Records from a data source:
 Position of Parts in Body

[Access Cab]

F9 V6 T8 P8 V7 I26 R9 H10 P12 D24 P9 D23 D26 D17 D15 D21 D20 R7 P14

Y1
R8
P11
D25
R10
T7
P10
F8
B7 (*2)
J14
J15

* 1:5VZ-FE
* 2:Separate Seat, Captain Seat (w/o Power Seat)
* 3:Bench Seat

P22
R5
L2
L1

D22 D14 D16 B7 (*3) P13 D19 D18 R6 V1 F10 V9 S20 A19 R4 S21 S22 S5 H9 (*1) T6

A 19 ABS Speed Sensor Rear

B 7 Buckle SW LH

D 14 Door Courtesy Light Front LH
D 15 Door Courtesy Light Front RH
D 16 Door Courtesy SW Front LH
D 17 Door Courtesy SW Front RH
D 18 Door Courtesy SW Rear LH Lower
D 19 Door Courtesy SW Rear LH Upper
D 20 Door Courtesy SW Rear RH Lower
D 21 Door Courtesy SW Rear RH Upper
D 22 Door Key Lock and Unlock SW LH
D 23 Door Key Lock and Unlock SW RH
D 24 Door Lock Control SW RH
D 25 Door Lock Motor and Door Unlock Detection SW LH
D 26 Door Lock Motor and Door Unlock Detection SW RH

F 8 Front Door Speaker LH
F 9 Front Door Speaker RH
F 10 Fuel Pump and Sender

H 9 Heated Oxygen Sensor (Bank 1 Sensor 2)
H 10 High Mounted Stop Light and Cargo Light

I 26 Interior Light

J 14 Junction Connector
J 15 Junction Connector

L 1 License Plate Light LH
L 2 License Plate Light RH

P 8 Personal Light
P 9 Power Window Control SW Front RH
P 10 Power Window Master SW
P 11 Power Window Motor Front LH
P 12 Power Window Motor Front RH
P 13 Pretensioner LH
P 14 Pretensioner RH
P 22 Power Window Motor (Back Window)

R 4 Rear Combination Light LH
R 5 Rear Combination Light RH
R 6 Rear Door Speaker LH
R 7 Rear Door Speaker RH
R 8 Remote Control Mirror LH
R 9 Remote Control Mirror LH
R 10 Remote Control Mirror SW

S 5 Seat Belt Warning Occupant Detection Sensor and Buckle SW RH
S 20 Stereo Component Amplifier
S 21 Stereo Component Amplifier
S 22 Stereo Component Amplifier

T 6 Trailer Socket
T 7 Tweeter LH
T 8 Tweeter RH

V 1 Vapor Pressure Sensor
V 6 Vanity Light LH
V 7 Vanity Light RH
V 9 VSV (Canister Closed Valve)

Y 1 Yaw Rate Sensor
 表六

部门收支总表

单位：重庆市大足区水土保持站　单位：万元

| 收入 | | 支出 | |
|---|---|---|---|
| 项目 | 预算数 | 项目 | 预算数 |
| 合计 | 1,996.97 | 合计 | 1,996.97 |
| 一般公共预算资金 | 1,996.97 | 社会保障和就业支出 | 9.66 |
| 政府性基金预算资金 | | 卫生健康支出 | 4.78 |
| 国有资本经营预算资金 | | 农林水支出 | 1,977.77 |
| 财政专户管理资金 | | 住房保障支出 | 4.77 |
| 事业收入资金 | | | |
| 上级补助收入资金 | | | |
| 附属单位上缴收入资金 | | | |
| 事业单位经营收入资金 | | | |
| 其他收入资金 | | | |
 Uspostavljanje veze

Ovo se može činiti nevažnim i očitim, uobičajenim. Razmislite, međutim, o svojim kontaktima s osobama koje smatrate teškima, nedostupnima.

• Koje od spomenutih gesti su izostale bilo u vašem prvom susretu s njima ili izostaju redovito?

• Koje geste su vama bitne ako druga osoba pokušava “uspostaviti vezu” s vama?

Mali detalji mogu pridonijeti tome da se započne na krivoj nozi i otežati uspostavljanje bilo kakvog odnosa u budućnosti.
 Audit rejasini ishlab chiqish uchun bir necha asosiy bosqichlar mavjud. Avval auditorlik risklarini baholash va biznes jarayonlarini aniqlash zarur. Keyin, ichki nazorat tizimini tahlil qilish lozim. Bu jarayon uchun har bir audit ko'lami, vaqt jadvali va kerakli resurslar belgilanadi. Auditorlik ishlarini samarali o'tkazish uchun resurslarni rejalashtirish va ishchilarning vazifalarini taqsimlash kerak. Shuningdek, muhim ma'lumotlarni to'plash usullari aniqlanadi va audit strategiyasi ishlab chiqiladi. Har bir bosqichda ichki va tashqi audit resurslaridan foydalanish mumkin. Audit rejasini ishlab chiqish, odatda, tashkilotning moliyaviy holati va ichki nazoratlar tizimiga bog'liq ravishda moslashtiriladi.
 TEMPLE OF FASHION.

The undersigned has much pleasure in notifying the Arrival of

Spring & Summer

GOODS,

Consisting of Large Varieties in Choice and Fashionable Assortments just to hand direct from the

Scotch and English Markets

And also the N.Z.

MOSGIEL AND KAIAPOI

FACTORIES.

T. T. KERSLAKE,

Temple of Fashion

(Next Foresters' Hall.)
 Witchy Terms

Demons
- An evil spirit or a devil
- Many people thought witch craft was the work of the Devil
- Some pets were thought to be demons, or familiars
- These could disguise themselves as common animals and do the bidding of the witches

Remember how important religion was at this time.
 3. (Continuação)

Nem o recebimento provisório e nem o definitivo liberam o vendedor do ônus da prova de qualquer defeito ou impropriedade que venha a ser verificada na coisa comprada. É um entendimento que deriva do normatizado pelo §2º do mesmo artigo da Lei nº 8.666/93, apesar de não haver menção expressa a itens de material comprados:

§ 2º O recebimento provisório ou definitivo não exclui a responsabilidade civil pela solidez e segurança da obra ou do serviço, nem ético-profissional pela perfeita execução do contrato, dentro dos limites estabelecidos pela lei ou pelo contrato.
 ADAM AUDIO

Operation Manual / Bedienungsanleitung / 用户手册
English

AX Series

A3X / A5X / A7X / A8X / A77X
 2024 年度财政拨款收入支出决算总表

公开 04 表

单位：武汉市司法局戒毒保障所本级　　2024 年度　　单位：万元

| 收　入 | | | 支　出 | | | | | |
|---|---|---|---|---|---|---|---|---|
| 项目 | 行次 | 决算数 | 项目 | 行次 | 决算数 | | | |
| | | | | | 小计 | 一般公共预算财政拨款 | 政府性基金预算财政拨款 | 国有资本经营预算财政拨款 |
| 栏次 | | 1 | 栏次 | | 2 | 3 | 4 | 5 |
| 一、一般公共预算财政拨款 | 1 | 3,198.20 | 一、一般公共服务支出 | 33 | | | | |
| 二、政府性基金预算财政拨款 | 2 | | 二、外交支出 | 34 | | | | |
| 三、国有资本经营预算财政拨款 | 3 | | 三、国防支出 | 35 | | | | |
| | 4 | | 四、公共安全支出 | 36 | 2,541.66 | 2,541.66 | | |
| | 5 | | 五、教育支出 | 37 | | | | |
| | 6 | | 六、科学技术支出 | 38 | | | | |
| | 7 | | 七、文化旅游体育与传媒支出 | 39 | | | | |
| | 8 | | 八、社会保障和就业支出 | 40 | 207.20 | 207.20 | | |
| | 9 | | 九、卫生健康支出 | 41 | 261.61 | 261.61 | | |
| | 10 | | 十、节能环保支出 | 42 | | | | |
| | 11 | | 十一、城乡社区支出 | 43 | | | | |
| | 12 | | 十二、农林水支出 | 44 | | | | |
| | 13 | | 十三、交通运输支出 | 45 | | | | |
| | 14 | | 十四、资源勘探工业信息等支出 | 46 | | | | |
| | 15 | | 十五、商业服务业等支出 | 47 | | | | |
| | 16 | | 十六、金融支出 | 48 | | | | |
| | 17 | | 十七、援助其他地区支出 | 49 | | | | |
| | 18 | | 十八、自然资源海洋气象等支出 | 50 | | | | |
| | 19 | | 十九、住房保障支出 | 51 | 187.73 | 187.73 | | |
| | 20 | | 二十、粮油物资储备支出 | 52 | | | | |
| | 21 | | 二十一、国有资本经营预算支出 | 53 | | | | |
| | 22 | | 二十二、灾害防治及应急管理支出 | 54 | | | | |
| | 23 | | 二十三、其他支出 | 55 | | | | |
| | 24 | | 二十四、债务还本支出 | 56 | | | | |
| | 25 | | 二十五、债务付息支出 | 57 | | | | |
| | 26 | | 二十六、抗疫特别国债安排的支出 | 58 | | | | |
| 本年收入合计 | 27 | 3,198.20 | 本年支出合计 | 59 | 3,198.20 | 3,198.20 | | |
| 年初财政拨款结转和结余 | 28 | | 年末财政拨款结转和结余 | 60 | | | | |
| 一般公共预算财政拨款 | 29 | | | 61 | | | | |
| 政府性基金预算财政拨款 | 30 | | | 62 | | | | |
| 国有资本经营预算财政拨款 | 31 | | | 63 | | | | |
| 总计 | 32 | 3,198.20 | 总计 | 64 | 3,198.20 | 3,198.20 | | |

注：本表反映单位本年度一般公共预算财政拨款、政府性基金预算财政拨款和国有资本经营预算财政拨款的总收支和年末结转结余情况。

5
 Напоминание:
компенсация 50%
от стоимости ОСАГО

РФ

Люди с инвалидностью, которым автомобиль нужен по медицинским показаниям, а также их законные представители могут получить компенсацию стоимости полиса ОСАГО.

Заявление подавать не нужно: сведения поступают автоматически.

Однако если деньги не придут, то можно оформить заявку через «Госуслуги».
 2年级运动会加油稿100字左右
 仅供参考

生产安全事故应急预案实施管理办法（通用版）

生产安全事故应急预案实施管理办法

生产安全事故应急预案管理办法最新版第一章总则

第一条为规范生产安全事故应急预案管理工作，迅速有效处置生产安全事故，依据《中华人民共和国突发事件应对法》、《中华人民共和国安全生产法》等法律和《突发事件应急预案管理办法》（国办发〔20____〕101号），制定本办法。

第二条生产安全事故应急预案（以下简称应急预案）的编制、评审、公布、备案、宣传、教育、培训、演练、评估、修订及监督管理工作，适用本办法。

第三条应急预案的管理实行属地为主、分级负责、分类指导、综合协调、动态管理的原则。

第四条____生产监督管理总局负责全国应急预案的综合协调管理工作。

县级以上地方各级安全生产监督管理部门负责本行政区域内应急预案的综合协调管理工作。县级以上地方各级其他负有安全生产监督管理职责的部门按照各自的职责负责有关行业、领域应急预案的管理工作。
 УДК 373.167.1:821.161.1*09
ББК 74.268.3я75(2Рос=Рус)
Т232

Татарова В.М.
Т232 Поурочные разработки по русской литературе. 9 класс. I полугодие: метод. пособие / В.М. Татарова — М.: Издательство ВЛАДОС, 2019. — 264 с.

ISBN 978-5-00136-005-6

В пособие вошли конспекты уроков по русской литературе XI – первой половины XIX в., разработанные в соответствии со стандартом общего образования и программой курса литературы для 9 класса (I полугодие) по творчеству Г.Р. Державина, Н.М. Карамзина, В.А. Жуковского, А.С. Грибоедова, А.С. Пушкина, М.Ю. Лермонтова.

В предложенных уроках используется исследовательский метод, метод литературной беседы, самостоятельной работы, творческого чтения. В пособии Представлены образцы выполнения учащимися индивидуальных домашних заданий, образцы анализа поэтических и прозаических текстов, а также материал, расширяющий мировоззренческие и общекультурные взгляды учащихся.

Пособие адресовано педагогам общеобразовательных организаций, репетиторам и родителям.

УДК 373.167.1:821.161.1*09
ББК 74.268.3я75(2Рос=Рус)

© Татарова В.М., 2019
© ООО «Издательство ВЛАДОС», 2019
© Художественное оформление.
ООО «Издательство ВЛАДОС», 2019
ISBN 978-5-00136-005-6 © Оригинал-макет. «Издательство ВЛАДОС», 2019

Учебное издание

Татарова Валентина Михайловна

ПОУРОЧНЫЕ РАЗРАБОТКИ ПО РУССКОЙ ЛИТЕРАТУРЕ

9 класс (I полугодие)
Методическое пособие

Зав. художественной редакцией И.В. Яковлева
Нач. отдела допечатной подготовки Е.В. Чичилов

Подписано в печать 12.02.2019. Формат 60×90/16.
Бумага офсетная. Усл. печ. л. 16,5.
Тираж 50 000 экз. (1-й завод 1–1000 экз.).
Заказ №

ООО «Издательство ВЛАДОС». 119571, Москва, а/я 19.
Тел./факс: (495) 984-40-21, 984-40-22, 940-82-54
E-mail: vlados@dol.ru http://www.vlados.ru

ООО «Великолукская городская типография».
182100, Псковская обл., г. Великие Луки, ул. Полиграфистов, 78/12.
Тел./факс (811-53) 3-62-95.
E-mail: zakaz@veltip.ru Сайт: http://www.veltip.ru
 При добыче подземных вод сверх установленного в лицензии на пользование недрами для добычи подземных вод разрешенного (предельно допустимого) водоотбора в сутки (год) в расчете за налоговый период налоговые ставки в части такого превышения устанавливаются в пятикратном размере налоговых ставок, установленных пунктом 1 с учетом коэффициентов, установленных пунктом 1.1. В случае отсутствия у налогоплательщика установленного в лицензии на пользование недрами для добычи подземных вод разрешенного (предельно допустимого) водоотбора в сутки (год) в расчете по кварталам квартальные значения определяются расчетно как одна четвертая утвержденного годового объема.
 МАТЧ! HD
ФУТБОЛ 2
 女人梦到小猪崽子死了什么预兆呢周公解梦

WHAT TO PRODUCE:
Within the entries above, how many lines contain "Plate"? Respond with the number only.

REPLY TO THE EXERCISE:
2